The Associated Press
LINCOLN - Nebraska’s liquor cops want to wipe a 70-year-old ban against mixing booze and beer off the books, saying the original intent of the law that makes drinks like boilermakers illegal disappeared long ago.
But anti-drinking activists suspect another motive: Making it crystal clear that so-called “alcopops” like Mike’s Hard Lemonade and Smirnoff Ice are allowed in the state and that they can be taxed as beer.
“If they’re looking through the statutes for archaic laws, it’s odd this is the only one that came up,” said Diane Riibe, director of Omaha-based Project Extra Mile. “The commission is going to want to clean up state statutes that they think hinder their case.”
Project Extra Mile, which fights underage drinking, is one of several plaintiffs in a pending lawsuit that challenges the state Liquor Control Commission’s decision to allow flavored alcoholic beverages, or so-called “alcopops” to be classified as beer instead of hard liquor. Flavored alcoholic beverages start out as brewed malt beverages but are flavored with distilled spirits.
The plaintiffs use the current law banning the mixture of booze and beer in its lawsuit challenging the state rule that classifies the drinks as beer.
Nebraska is the only state with such a ban.

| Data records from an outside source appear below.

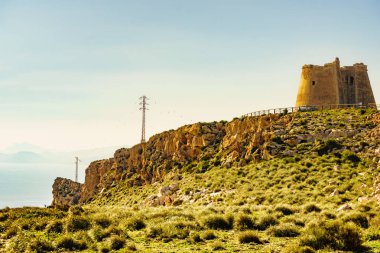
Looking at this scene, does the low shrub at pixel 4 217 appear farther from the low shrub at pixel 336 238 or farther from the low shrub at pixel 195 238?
the low shrub at pixel 336 238

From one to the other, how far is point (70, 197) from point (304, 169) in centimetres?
5636

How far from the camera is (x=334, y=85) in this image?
207 feet

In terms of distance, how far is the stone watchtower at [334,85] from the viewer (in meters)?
63.1

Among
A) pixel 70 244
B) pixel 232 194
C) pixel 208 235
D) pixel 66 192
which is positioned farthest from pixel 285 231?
pixel 66 192

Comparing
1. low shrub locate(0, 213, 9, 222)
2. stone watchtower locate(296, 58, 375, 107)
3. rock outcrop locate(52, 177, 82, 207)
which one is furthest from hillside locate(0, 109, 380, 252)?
stone watchtower locate(296, 58, 375, 107)

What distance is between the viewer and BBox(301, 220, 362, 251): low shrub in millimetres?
14547

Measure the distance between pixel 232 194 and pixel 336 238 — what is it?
88.6ft

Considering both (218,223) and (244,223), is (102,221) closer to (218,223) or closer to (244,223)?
(218,223)

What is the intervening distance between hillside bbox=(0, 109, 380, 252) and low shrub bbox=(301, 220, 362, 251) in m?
0.04

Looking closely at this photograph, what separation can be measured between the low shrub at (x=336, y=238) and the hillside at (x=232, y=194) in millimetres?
35

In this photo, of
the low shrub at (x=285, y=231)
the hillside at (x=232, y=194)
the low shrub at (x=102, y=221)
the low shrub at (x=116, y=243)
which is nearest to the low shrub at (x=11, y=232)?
the hillside at (x=232, y=194)

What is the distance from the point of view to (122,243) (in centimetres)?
1778

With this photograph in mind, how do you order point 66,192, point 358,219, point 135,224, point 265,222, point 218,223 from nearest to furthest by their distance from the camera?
point 358,219, point 265,222, point 218,223, point 135,224, point 66,192

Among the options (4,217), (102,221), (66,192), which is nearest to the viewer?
(102,221)
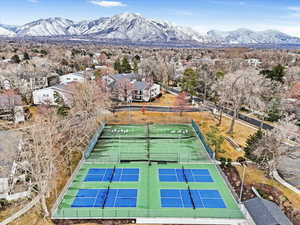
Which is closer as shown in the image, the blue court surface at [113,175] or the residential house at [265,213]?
the residential house at [265,213]

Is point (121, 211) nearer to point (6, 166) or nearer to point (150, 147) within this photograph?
point (6, 166)

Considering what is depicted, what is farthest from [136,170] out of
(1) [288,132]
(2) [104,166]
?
(1) [288,132]

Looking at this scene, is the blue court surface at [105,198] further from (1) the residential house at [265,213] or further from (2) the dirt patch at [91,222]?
(1) the residential house at [265,213]

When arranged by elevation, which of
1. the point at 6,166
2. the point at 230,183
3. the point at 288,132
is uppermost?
the point at 288,132

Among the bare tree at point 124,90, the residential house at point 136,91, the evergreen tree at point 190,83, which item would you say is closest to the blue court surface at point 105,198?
the bare tree at point 124,90

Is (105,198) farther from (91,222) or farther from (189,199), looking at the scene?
(189,199)

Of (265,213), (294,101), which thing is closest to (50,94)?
(265,213)

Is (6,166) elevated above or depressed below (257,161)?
above
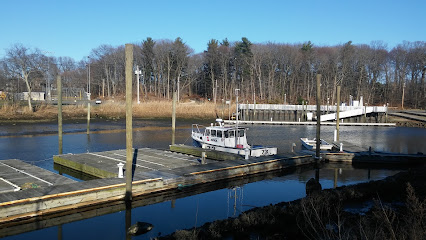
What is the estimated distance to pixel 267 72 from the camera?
9481 cm

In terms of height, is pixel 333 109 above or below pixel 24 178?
above

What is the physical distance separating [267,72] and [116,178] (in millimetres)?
82460

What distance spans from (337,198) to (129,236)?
8073mm

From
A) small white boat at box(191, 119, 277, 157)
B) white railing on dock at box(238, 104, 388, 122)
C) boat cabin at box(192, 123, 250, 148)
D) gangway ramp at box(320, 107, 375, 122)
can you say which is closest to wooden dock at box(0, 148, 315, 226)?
small white boat at box(191, 119, 277, 157)

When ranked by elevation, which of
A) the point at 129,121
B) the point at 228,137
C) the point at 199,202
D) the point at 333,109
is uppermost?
the point at 129,121

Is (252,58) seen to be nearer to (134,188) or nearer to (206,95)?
(206,95)

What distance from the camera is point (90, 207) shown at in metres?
13.7

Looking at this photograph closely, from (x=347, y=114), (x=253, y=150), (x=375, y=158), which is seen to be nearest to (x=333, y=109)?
(x=347, y=114)

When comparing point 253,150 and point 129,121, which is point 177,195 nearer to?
point 129,121

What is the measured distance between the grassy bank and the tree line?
21.5 m

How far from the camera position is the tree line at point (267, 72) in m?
87.9

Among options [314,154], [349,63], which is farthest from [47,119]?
[349,63]

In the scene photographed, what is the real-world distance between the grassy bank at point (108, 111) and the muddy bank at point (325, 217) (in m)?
44.9

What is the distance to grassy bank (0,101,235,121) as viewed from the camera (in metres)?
49.4
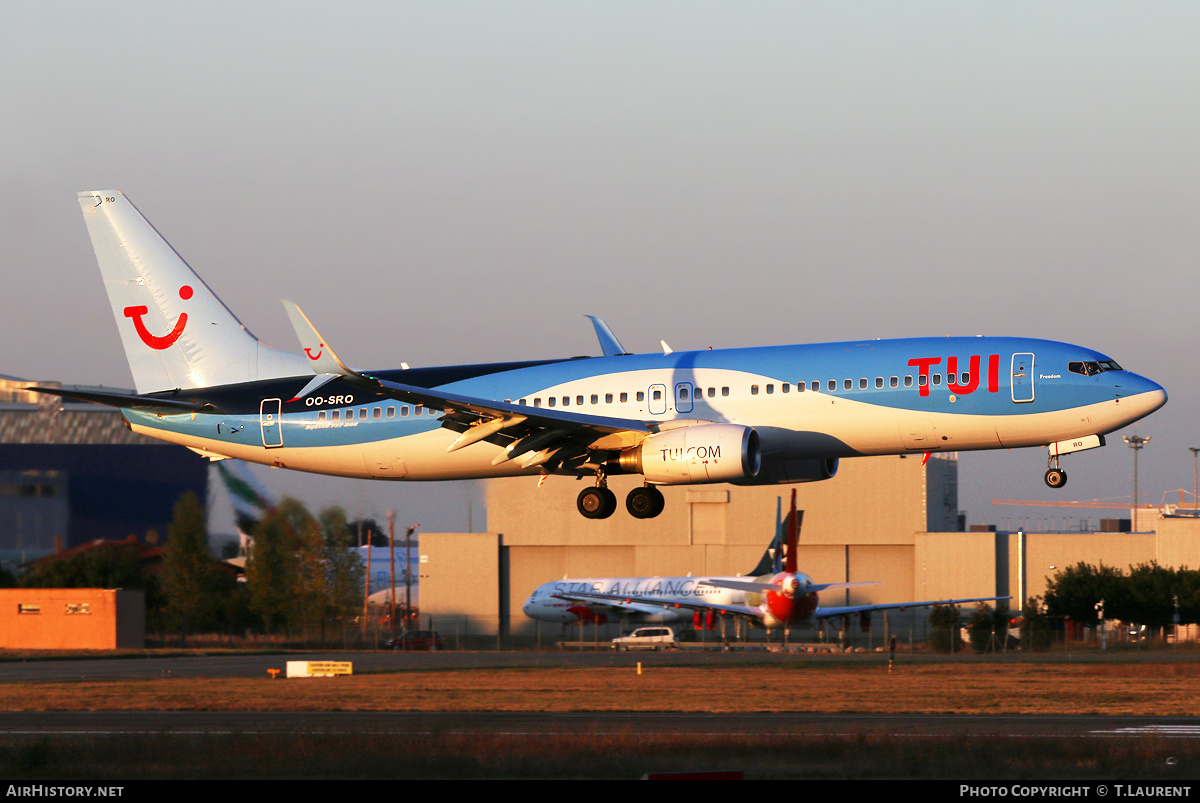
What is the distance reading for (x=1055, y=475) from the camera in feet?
108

Classifying the beverages as hard liquor could ban them from beer-only stores, such as some mini-markets, and increase the state taxes assessed from 31 cents a gallon to $3.75 a gallon.
The state rule that project Extra Mile and other groups challenge requires that the state classify alcoholic beverages the same way as the federal government. The federal government classifies the so-called alcopops as beer.
The state senator who introduced the bill (LB786) to remove the beer-and-booze ban, and the director of the state Liquor Control Commission, said the dispute over alcopops did not prompt the bill.
“That’s not the intent,” said Sen. Russ Karpisek of Wilber, who added that he didn’t understand how removing the ban would undermine Project Extra Mile’s arguments against alcopops.
The Liquor Control Commission suggested the ban be removed because it no longer makes any sense to have it, he said.
“A Long Island ice tea has four or five shots of alcohol, so what’s the difference if you put a shot of whiskey in a beer?” he said.
It’s unclear exactly why the beer-and-booze ban was enacted right after Prohibition, but the director of the Liquor Control Commission has a theory based on research he has done.
Hobert Rupe said it might have been a way to help ensure widespread liquor-by-the-drink bans in Nebraska and that followed Prohibition were followed. At the time, it was popular to inject liquor into nonalcoholic beer using syringes stuck into the corks of nonalcoholic beer bottles.
That way, drinkers could enjoy an alcoholic drink while making it look as if they were sipping on a nonalcoholic beer.
“It’s an archaic law that just hung around,” Rupe said.
It’s also a law rarely enforced: Rupe said most bartenders don’t know that it exists, and when police see the law being broken they just give warnings.